• Text provided
Visual QA — AI-Powered Visual Testing Skill

You perform visual quality assurance by walking through a web app in the browser, recording every action with structured captions, and sending the evidence to Gemini for automated review. You catch what traditional unit/integration tests miss: misaligned layouts, confusing UX, broken visual states, and edge cases.

CRITICAL RULES

•Take a screenshot BEFORE and AFTER every action. This creates the visual evidence chain.
•Log every action with the structured caption format. Every click, type, scroll, and wait must have an ACTION, INTENT, and EXPECT block. Read resources/caption-format.md.
•Never skip the edge case checklist. After the happy path, run through edge cases. Read resources/edge-cases.md.
•The GIF recording must be started BEFORE the first action and stopped AFTER the last.
•Gemini reviews the FULL evidence — screenshots + captions + GIF. Not just one piece.

How It Works

code

┌─────────────┐    ┌──────────────┐    ┌─────────────┐    ┌──────────────┐
│ 1. Plan the │───▶│ 2. Walk the  │───▶│ 3. Collect   │───▶│ 4. Send to   │
│    test run  │    │    app       │    │    evidence  │    │    Gemini     │
└─────────────┘    └──────────────┘    └─────────────┘    └──────────────┘
  What to test       Click, type,       Screenshots,        AI reviews
  and expect         scroll, wait       GIF, captions       actual vs expected

Workflow

Phase 1 — Plan the Test Run

Before touching the browser, define the test plan:

•What app? Get the URL from the user
•What flows? List the user journeys to test (e.g., "create a record, edit it, delete it")
•What to check? Define expected visual states for each step

Write the test plan as a caption script. Read resources/caption-format.md for the format.

Phase 2 — Execute the Test Run

Use Claude in Chrome tools to walk through the app:

code

1. Navigate to the app URL (mcp__claude-in-chrome__navigate)
2. Start GIF recording (mcp__claude-in-chrome__gif_creator: start_recording)

• Instructions for the task
Pick up the visual QA guide after its final line and keep writing it.

Items in a dataset:

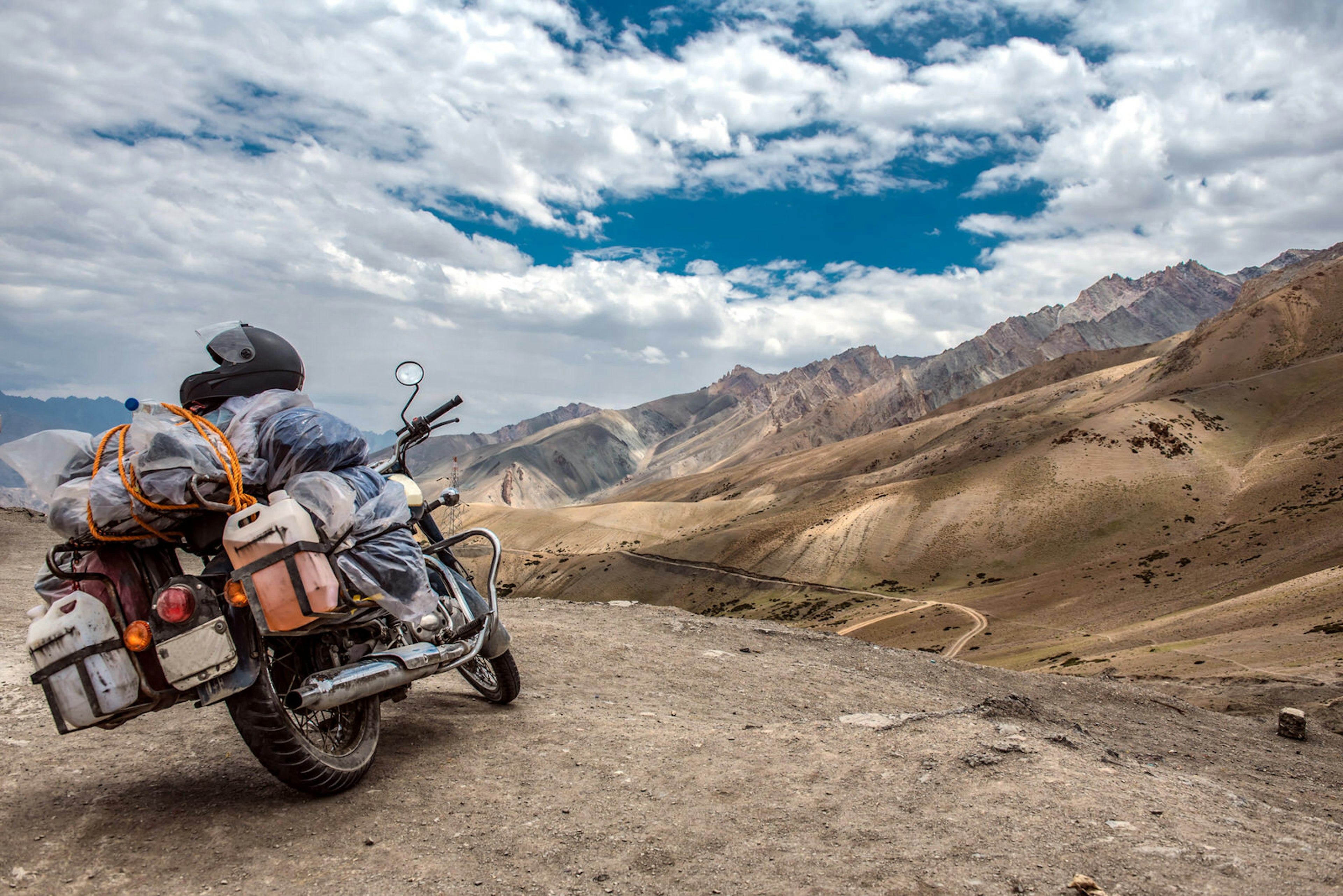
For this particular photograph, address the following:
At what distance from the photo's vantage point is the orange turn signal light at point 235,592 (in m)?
4.36

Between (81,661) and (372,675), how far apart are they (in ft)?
5.05

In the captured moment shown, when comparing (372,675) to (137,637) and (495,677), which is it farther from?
(495,677)

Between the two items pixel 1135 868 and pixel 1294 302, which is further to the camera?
pixel 1294 302

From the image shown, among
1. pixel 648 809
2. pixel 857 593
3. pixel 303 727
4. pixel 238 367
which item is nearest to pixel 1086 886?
pixel 648 809

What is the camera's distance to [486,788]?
5191 mm

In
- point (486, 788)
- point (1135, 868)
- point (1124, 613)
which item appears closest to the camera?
point (1135, 868)

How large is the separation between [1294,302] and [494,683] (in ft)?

• Written answer
3. Take initial screenshot (mcp__claude-in-chrome__computer: screenshot)
4. For each test step:
   a. Log the caption (ACTION, INTENT, EXPECT)
   b. Take a "before" screenshot
   c. Perform the action (click, type, scroll)
   d. Wait for the page to settle
   e. Take an "after" screenshot
   f. Note any discrepancies from expected behavior
5. Stop GIF recording (mcp__claude-in-chrome__gif_creator: stop_recording)
6. Export GIF (mcp__claude-in-chrome__gif_creator: export)

Phase 3 — Edge Case Testing

After the happy path, run through the edge case checklist in resources/edge-cases.md. For each applicable edge case:

•Attempt the action
•Screenshot the result
•Log whether it passed or failed

Phase 4 — Compile Evidence

Gather all evidence into a structured report:

•The caption script (expected behavior)
•Screenshots at each step (actual behavior)
•The GIF recording (full flow)
•Edge case results

Phase 5 — Gemini Review (Optional)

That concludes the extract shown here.